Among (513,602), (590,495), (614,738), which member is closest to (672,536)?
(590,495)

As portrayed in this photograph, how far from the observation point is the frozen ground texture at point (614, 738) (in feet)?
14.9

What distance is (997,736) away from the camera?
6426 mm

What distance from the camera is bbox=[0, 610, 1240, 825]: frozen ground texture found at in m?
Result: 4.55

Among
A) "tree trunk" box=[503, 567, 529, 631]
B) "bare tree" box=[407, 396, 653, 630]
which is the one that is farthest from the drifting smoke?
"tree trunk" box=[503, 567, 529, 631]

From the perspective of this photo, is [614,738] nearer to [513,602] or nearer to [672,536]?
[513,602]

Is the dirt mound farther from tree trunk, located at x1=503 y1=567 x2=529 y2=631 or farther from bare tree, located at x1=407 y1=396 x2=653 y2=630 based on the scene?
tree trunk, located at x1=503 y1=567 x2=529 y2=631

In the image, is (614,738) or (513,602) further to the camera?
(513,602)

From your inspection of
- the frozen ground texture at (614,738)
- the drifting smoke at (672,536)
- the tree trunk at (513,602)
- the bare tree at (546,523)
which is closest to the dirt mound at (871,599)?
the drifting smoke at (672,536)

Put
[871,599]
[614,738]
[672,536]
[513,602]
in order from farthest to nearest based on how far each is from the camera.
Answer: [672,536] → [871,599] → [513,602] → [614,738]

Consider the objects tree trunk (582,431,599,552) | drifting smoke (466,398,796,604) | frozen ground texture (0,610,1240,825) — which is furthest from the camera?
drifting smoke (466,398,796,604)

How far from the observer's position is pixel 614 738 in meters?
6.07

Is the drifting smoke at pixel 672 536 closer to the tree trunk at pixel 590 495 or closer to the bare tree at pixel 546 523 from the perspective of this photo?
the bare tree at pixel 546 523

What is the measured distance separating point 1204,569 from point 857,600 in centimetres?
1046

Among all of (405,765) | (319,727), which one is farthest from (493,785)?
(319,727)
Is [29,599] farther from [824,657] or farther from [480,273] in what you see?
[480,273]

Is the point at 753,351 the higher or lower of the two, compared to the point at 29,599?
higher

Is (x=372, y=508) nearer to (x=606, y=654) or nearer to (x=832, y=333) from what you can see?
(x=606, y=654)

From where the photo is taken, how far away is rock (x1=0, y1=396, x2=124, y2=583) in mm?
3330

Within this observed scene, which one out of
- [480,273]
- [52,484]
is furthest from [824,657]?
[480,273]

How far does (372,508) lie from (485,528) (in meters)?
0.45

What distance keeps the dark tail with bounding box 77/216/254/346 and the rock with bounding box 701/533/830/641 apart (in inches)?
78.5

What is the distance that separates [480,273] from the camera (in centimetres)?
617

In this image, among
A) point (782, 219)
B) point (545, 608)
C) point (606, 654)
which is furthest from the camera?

────────────────

To be done = Please convert everything in the listing above, from the line containing "Is [29,599] farther" down to the end of the listing, into a Markdown table with the columns "Row" and "Line", one numbered row per line and blank lines left out.

Complete response =
| Row | Line |
|---|---|
| 1 | Is [29,599] farther from [824,657] or farther from [480,273] in what you see? |
| 2 | [480,273] |
| 3 | Is the point at 753,351 the higher or lower of the two, compared to the point at 29,599? |
| 4 | higher |
| 5 | Is (x=372, y=508) nearer to (x=606, y=654) or nearer to (x=832, y=333) from what you can see? |
| 6 | (x=606, y=654) |
| 7 | From where the photo is taken, how far away is rock (x1=0, y1=396, x2=124, y2=583) in mm? |
| 8 | 3330 |
| 9 | Within this observed scene, which one out of |
| 10 | - [480,273] |
| 11 | - [52,484] |
| 12 | is furthest from [824,657]? |
| 13 | [480,273] |
| 14 | How far does (372,508) lie from (485,528) (in meters)? |
| 15 | 0.45 |
| 16 | What distance keeps the dark tail with bounding box 77/216/254/346 and the rock with bounding box 701/533/830/641 apart (in inches)? |
| 17 | 78.5 |
| 18 | What is the distance that separates [480,273] from the camera (in centimetres)? |
| 19 | 617 |
| 20 | In this image, among |
| 21 | A) point (782, 219) |
| 22 | B) point (545, 608) |
| 23 | C) point (606, 654) |
| 24 | which is furthest from the camera? |